◆ AUSZUG
----
Der Hufschlag trabender Pferde auf dem Pflaster und das
Säbelgeklirr reitender Kavallerie lockte mich an ein Fenster,
das nach der Straßenseite unserer Wohnung gelegen war. In
diesem Augenblick vernahm ich lautes Gespräch auf der Treppe.
Ich öffnete die Thür und fand mich mehreren Personen
gegenüber, die sich anstrengten, einige mit Schwefelsäure
angefüllte Ballons nach dem Boden des Hauses
hinaufzuschleppen. Als Anführer erschien mir ein wohlbekannter
Färbermeister, welcher der Nähe der Spree halber in dem von
uns bewohnten Gehöft sein Geschäft als Blaufärber und
Buntdrucker auf Kattun betrieb. Er hatte den schauderhaften
Vorsatz gefaßt, von den Bodenfenstern aus die auf der Straße
vorüberziehenden Truppen mit »Oleum« zu übergießen und dazu
seine Gesellen als Helfer zu benutzen. Ich stürzte in das
Zimmer zurück, riß zwei ungeladene Beutepistolen aus dem
französischen Kriege von der Wand, spannte die Hähne am
Feuersteinschloß und stellte mich todesmutig der Bande
gegenüber. Indem ich mit den in beiden Händen ruhenden
Pistolen jeden zu erschießen drohte, der es wagen würde noch
einen Schritt treppaufwärts zu thun, sah ich zu meiner
höchsten Befriedigung, wie sie eingeschüchtert die Ballons auf
dem Flur vor der Thüre im Stiche ließen, sich eiligst
treppabwärts salvierten, und ein paar Sekunden später jagte
die Kavalleriemasse unter unseren Fenstern vorüber. Was wäre
mit uns allen geschehen, wenn der unglückselige Färber seine
Absicht ausgeführt hätte? Ich faßte seitdem einen tiefen Haß
gegen den Urheber des so schändlichen Anschlages, und er
hütete sich seinerseits mir je wieder in den Weg zu treten.
Kaum eine halbe Stunde später hallte der militärische
Schritt von etwa 2000 Menschen durch die Straße, welche die
Reiter durchzogen hatten, und mein Auge fiel auf dunkle
Gestalten in Arbeitertracht, die mit Waffen und eisernen
Stangen versehen in soldatischer Ordnung und in tiefem
Schweigen auf dem Damm und über die hölzerne Brücke zogen. Nur
hier und da erscholl der Ruf: »Licht raus!«, um zur
Beleuchtung der Fenster aufzufordern. Die russische Batterie
am anderen Ende der Brücke blieb stumm, denn die bedienende
Mannschaft fehlte und zwar zu unserem Glücke. Das Eckhaus, in
welchem wir wohnten, wäre in Grund und Boden geschossen
worden.
----
◆ VORLIEGENDE DATENSÄTZE
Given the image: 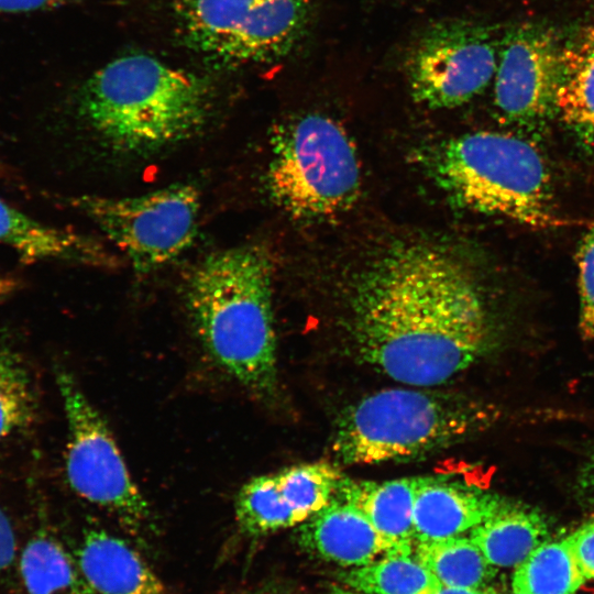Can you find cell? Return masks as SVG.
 <instances>
[{
  "label": "cell",
  "mask_w": 594,
  "mask_h": 594,
  "mask_svg": "<svg viewBox=\"0 0 594 594\" xmlns=\"http://www.w3.org/2000/svg\"><path fill=\"white\" fill-rule=\"evenodd\" d=\"M351 333L362 361L413 387H435L488 349L491 321L471 268L442 246L400 243L375 258L351 296Z\"/></svg>",
  "instance_id": "cell-1"
},
{
  "label": "cell",
  "mask_w": 594,
  "mask_h": 594,
  "mask_svg": "<svg viewBox=\"0 0 594 594\" xmlns=\"http://www.w3.org/2000/svg\"><path fill=\"white\" fill-rule=\"evenodd\" d=\"M186 304L211 360L260 399L277 392L273 263L260 245L213 252L189 274Z\"/></svg>",
  "instance_id": "cell-2"
},
{
  "label": "cell",
  "mask_w": 594,
  "mask_h": 594,
  "mask_svg": "<svg viewBox=\"0 0 594 594\" xmlns=\"http://www.w3.org/2000/svg\"><path fill=\"white\" fill-rule=\"evenodd\" d=\"M79 110L112 147L146 153L196 134L207 120L209 91L191 73L132 54L85 82Z\"/></svg>",
  "instance_id": "cell-3"
},
{
  "label": "cell",
  "mask_w": 594,
  "mask_h": 594,
  "mask_svg": "<svg viewBox=\"0 0 594 594\" xmlns=\"http://www.w3.org/2000/svg\"><path fill=\"white\" fill-rule=\"evenodd\" d=\"M490 420L475 402L426 388H386L344 408L331 450L343 464L405 462L448 449Z\"/></svg>",
  "instance_id": "cell-4"
},
{
  "label": "cell",
  "mask_w": 594,
  "mask_h": 594,
  "mask_svg": "<svg viewBox=\"0 0 594 594\" xmlns=\"http://www.w3.org/2000/svg\"><path fill=\"white\" fill-rule=\"evenodd\" d=\"M429 161L438 185L462 207L534 228L566 224L554 210L547 165L526 140L468 133L441 144Z\"/></svg>",
  "instance_id": "cell-5"
},
{
  "label": "cell",
  "mask_w": 594,
  "mask_h": 594,
  "mask_svg": "<svg viewBox=\"0 0 594 594\" xmlns=\"http://www.w3.org/2000/svg\"><path fill=\"white\" fill-rule=\"evenodd\" d=\"M360 177L355 148L331 118L308 113L274 132L268 191L293 218L318 220L346 211L358 198Z\"/></svg>",
  "instance_id": "cell-6"
},
{
  "label": "cell",
  "mask_w": 594,
  "mask_h": 594,
  "mask_svg": "<svg viewBox=\"0 0 594 594\" xmlns=\"http://www.w3.org/2000/svg\"><path fill=\"white\" fill-rule=\"evenodd\" d=\"M69 204L88 217L138 273L173 262L197 234L200 194L190 184H175L141 196L81 195Z\"/></svg>",
  "instance_id": "cell-7"
},
{
  "label": "cell",
  "mask_w": 594,
  "mask_h": 594,
  "mask_svg": "<svg viewBox=\"0 0 594 594\" xmlns=\"http://www.w3.org/2000/svg\"><path fill=\"white\" fill-rule=\"evenodd\" d=\"M67 421L66 476L81 498L109 512L130 529L151 520L148 503L133 482L106 421L73 375L56 369Z\"/></svg>",
  "instance_id": "cell-8"
},
{
  "label": "cell",
  "mask_w": 594,
  "mask_h": 594,
  "mask_svg": "<svg viewBox=\"0 0 594 594\" xmlns=\"http://www.w3.org/2000/svg\"><path fill=\"white\" fill-rule=\"evenodd\" d=\"M499 48L493 32L469 21H447L428 29L408 66L414 99L432 109L455 108L494 79Z\"/></svg>",
  "instance_id": "cell-9"
},
{
  "label": "cell",
  "mask_w": 594,
  "mask_h": 594,
  "mask_svg": "<svg viewBox=\"0 0 594 594\" xmlns=\"http://www.w3.org/2000/svg\"><path fill=\"white\" fill-rule=\"evenodd\" d=\"M561 43L549 28L522 24L502 41L494 102L508 121L532 127L557 112Z\"/></svg>",
  "instance_id": "cell-10"
},
{
  "label": "cell",
  "mask_w": 594,
  "mask_h": 594,
  "mask_svg": "<svg viewBox=\"0 0 594 594\" xmlns=\"http://www.w3.org/2000/svg\"><path fill=\"white\" fill-rule=\"evenodd\" d=\"M299 544L324 561L353 569L396 549L353 504L333 497L299 525Z\"/></svg>",
  "instance_id": "cell-11"
},
{
  "label": "cell",
  "mask_w": 594,
  "mask_h": 594,
  "mask_svg": "<svg viewBox=\"0 0 594 594\" xmlns=\"http://www.w3.org/2000/svg\"><path fill=\"white\" fill-rule=\"evenodd\" d=\"M504 502L498 495L463 483L420 477L414 506L415 543L463 536L491 517Z\"/></svg>",
  "instance_id": "cell-12"
},
{
  "label": "cell",
  "mask_w": 594,
  "mask_h": 594,
  "mask_svg": "<svg viewBox=\"0 0 594 594\" xmlns=\"http://www.w3.org/2000/svg\"><path fill=\"white\" fill-rule=\"evenodd\" d=\"M75 559L95 594H167L140 553L106 530L85 532Z\"/></svg>",
  "instance_id": "cell-13"
},
{
  "label": "cell",
  "mask_w": 594,
  "mask_h": 594,
  "mask_svg": "<svg viewBox=\"0 0 594 594\" xmlns=\"http://www.w3.org/2000/svg\"><path fill=\"white\" fill-rule=\"evenodd\" d=\"M0 244L10 248L23 263L66 261L113 265L116 258L90 237L47 226L0 198Z\"/></svg>",
  "instance_id": "cell-14"
},
{
  "label": "cell",
  "mask_w": 594,
  "mask_h": 594,
  "mask_svg": "<svg viewBox=\"0 0 594 594\" xmlns=\"http://www.w3.org/2000/svg\"><path fill=\"white\" fill-rule=\"evenodd\" d=\"M306 14L307 0H260L219 59L260 62L285 53L300 35Z\"/></svg>",
  "instance_id": "cell-15"
},
{
  "label": "cell",
  "mask_w": 594,
  "mask_h": 594,
  "mask_svg": "<svg viewBox=\"0 0 594 594\" xmlns=\"http://www.w3.org/2000/svg\"><path fill=\"white\" fill-rule=\"evenodd\" d=\"M419 479L377 482L343 477L334 496L358 507L396 549L413 550L414 506Z\"/></svg>",
  "instance_id": "cell-16"
},
{
  "label": "cell",
  "mask_w": 594,
  "mask_h": 594,
  "mask_svg": "<svg viewBox=\"0 0 594 594\" xmlns=\"http://www.w3.org/2000/svg\"><path fill=\"white\" fill-rule=\"evenodd\" d=\"M556 110L585 144L594 145V26L561 43Z\"/></svg>",
  "instance_id": "cell-17"
},
{
  "label": "cell",
  "mask_w": 594,
  "mask_h": 594,
  "mask_svg": "<svg viewBox=\"0 0 594 594\" xmlns=\"http://www.w3.org/2000/svg\"><path fill=\"white\" fill-rule=\"evenodd\" d=\"M469 537L496 569L516 568L549 539V529L537 510L505 501Z\"/></svg>",
  "instance_id": "cell-18"
},
{
  "label": "cell",
  "mask_w": 594,
  "mask_h": 594,
  "mask_svg": "<svg viewBox=\"0 0 594 594\" xmlns=\"http://www.w3.org/2000/svg\"><path fill=\"white\" fill-rule=\"evenodd\" d=\"M16 564L28 594H95L75 556L46 532L26 542Z\"/></svg>",
  "instance_id": "cell-19"
},
{
  "label": "cell",
  "mask_w": 594,
  "mask_h": 594,
  "mask_svg": "<svg viewBox=\"0 0 594 594\" xmlns=\"http://www.w3.org/2000/svg\"><path fill=\"white\" fill-rule=\"evenodd\" d=\"M359 594H436L442 585L413 550H393L342 575Z\"/></svg>",
  "instance_id": "cell-20"
},
{
  "label": "cell",
  "mask_w": 594,
  "mask_h": 594,
  "mask_svg": "<svg viewBox=\"0 0 594 594\" xmlns=\"http://www.w3.org/2000/svg\"><path fill=\"white\" fill-rule=\"evenodd\" d=\"M260 0H178L182 31L196 50L217 59Z\"/></svg>",
  "instance_id": "cell-21"
},
{
  "label": "cell",
  "mask_w": 594,
  "mask_h": 594,
  "mask_svg": "<svg viewBox=\"0 0 594 594\" xmlns=\"http://www.w3.org/2000/svg\"><path fill=\"white\" fill-rule=\"evenodd\" d=\"M585 582L568 536L547 540L515 568L516 594H576Z\"/></svg>",
  "instance_id": "cell-22"
},
{
  "label": "cell",
  "mask_w": 594,
  "mask_h": 594,
  "mask_svg": "<svg viewBox=\"0 0 594 594\" xmlns=\"http://www.w3.org/2000/svg\"><path fill=\"white\" fill-rule=\"evenodd\" d=\"M414 552L446 587L486 588L496 574L470 537L416 542Z\"/></svg>",
  "instance_id": "cell-23"
},
{
  "label": "cell",
  "mask_w": 594,
  "mask_h": 594,
  "mask_svg": "<svg viewBox=\"0 0 594 594\" xmlns=\"http://www.w3.org/2000/svg\"><path fill=\"white\" fill-rule=\"evenodd\" d=\"M234 512L240 530L250 537L300 525L278 487L275 473L244 483L237 494Z\"/></svg>",
  "instance_id": "cell-24"
},
{
  "label": "cell",
  "mask_w": 594,
  "mask_h": 594,
  "mask_svg": "<svg viewBox=\"0 0 594 594\" xmlns=\"http://www.w3.org/2000/svg\"><path fill=\"white\" fill-rule=\"evenodd\" d=\"M275 476L300 524L332 501L343 479L339 468L326 461L292 465Z\"/></svg>",
  "instance_id": "cell-25"
},
{
  "label": "cell",
  "mask_w": 594,
  "mask_h": 594,
  "mask_svg": "<svg viewBox=\"0 0 594 594\" xmlns=\"http://www.w3.org/2000/svg\"><path fill=\"white\" fill-rule=\"evenodd\" d=\"M37 403L21 355L0 340V441L31 427Z\"/></svg>",
  "instance_id": "cell-26"
},
{
  "label": "cell",
  "mask_w": 594,
  "mask_h": 594,
  "mask_svg": "<svg viewBox=\"0 0 594 594\" xmlns=\"http://www.w3.org/2000/svg\"><path fill=\"white\" fill-rule=\"evenodd\" d=\"M579 268V331L583 340L594 339V219L576 254Z\"/></svg>",
  "instance_id": "cell-27"
},
{
  "label": "cell",
  "mask_w": 594,
  "mask_h": 594,
  "mask_svg": "<svg viewBox=\"0 0 594 594\" xmlns=\"http://www.w3.org/2000/svg\"><path fill=\"white\" fill-rule=\"evenodd\" d=\"M568 539L585 581L594 580V519L584 522Z\"/></svg>",
  "instance_id": "cell-28"
},
{
  "label": "cell",
  "mask_w": 594,
  "mask_h": 594,
  "mask_svg": "<svg viewBox=\"0 0 594 594\" xmlns=\"http://www.w3.org/2000/svg\"><path fill=\"white\" fill-rule=\"evenodd\" d=\"M16 540L13 527L0 508V576L11 570L18 562Z\"/></svg>",
  "instance_id": "cell-29"
},
{
  "label": "cell",
  "mask_w": 594,
  "mask_h": 594,
  "mask_svg": "<svg viewBox=\"0 0 594 594\" xmlns=\"http://www.w3.org/2000/svg\"><path fill=\"white\" fill-rule=\"evenodd\" d=\"M65 0H0V14L24 13L59 7Z\"/></svg>",
  "instance_id": "cell-30"
},
{
  "label": "cell",
  "mask_w": 594,
  "mask_h": 594,
  "mask_svg": "<svg viewBox=\"0 0 594 594\" xmlns=\"http://www.w3.org/2000/svg\"><path fill=\"white\" fill-rule=\"evenodd\" d=\"M578 485L583 496L594 505V453L582 466L579 473Z\"/></svg>",
  "instance_id": "cell-31"
},
{
  "label": "cell",
  "mask_w": 594,
  "mask_h": 594,
  "mask_svg": "<svg viewBox=\"0 0 594 594\" xmlns=\"http://www.w3.org/2000/svg\"><path fill=\"white\" fill-rule=\"evenodd\" d=\"M334 594H359L346 587L336 588ZM436 594H496L492 590L486 588H457L442 586Z\"/></svg>",
  "instance_id": "cell-32"
},
{
  "label": "cell",
  "mask_w": 594,
  "mask_h": 594,
  "mask_svg": "<svg viewBox=\"0 0 594 594\" xmlns=\"http://www.w3.org/2000/svg\"><path fill=\"white\" fill-rule=\"evenodd\" d=\"M21 288V280L11 276L0 274V301L9 298Z\"/></svg>",
  "instance_id": "cell-33"
},
{
  "label": "cell",
  "mask_w": 594,
  "mask_h": 594,
  "mask_svg": "<svg viewBox=\"0 0 594 594\" xmlns=\"http://www.w3.org/2000/svg\"><path fill=\"white\" fill-rule=\"evenodd\" d=\"M245 594H279V593L275 591H271V590H257V591H252Z\"/></svg>",
  "instance_id": "cell-34"
},
{
  "label": "cell",
  "mask_w": 594,
  "mask_h": 594,
  "mask_svg": "<svg viewBox=\"0 0 594 594\" xmlns=\"http://www.w3.org/2000/svg\"><path fill=\"white\" fill-rule=\"evenodd\" d=\"M513 594H516V593H513Z\"/></svg>",
  "instance_id": "cell-35"
}]
</instances>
----
◆ ZU ERLEDIGENDE AUFGABEN
1. Entscheide für jede der folgenden Aussagen, ob sie mit dem Auszug übereinstimmt, und antworte jeweils mit Ja oder Nein samt den entscheidenden Worten des Auszugs als wörtlichem Zitat.
(a) Der Färbermeister wollte die Truppen von den Bodenfenstern aus mit Oleum übergießen.
(b) Die Pistolen, die der Erzähler von der Wand riss, waren geladen.
(c) Die russische Batterie am anderen Ende der Brücke feuerte auf die vorüberziehenden Gestalten.
2. Gib einen Abschnitt des Auszugs wörtlich aus: Beginne bei den Worten „Der Hufschlag trabender“ und höre nach den Worten „auf der Treppe.“ auf.

◆ ERGEBNISSE JE AUFGABE
1.
(a) Ja: „Er hatte den schauderhaften Vorsatz gefaßt, von den Bodenfenstern aus die auf der Straße vorüberziehenden Truppen mit »Oleum« zu übergießen“
(b) Nein: „riß zwei ungeladene Beutepistolen aus dem französischen Kriege von der Wand“
(c) Nein: „Die russische Batterie am anderen Ende der Brücke blieb stumm“

2.
Der Hufschlag trabender Pferde auf dem Pflaster und das
Säbelgeklirr reitender Kavallerie lockte mich an ein Fenster,
das nach der Straßenseite unserer Wohnung gelegen war. In
diesem Augenblick vernahm ich lautes Gespräch auf der Treppe.